The task
Switch every "image" in the material below to "scene" and reproduce it with nothing else altered.

--- begin ---

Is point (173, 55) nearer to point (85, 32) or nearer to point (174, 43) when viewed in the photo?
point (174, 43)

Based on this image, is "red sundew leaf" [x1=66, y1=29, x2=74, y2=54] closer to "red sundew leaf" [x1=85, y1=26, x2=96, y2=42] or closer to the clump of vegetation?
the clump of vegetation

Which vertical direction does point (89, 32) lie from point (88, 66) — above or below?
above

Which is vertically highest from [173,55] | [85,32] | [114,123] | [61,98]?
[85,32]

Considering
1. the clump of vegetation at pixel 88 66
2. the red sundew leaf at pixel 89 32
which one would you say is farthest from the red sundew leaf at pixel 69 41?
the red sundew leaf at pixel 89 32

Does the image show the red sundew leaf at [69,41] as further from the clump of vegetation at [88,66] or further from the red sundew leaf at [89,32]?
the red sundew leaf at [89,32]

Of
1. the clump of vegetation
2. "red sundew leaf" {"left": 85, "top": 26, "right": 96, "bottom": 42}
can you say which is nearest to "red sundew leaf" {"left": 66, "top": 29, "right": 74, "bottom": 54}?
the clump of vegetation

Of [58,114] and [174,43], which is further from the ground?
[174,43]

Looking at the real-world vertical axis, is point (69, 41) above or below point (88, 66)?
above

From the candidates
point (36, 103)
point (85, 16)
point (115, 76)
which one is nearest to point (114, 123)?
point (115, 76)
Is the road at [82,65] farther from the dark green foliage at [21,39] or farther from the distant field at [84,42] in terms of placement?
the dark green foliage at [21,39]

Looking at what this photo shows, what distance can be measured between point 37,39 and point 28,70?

--- end ---

Output of the exercise
Is point (173, 55) nearer to point (85, 32) or nearer to point (174, 43) when viewed in the photo?
point (174, 43)

Based on this scene, is "red sundew leaf" [x1=66, y1=29, x2=74, y2=54] closer to "red sundew leaf" [x1=85, y1=26, x2=96, y2=42] or closer to the clump of vegetation?
the clump of vegetation

Which vertical direction does point (89, 32) lie from point (88, 66) — above or below?
above

Which is vertically highest from [173,55] | [85,32] | [114,123] | [61,98]?
[85,32]

Considering
1. the clump of vegetation at pixel 88 66
2. the red sundew leaf at pixel 89 32
which one would you say is farthest from the red sundew leaf at pixel 69 41?
the red sundew leaf at pixel 89 32

Does the scene show the red sundew leaf at [69,41] as further from the clump of vegetation at [88,66] or further from the red sundew leaf at [89,32]?
the red sundew leaf at [89,32]

Of
1. the clump of vegetation
2. "red sundew leaf" {"left": 85, "top": 26, "right": 96, "bottom": 42}
can you say which is nearest to "red sundew leaf" {"left": 66, "top": 29, "right": 74, "bottom": 54}?
the clump of vegetation

Of [58,114] and [174,43], which is further from the ground?
[174,43]

Looking at the real-world vertical axis, is point (69, 41) above or below point (88, 66)?
above

From the candidates
point (36, 103)
point (85, 16)
point (115, 76)
which one is nearest to point (114, 123)?
point (115, 76)
Is the road at [82,65] farther from the dark green foliage at [21,39] or farther from the distant field at [84,42] in terms of placement?
the dark green foliage at [21,39]

Looking at what this photo shows, what distance can be measured between point 37,39 and point 28,70?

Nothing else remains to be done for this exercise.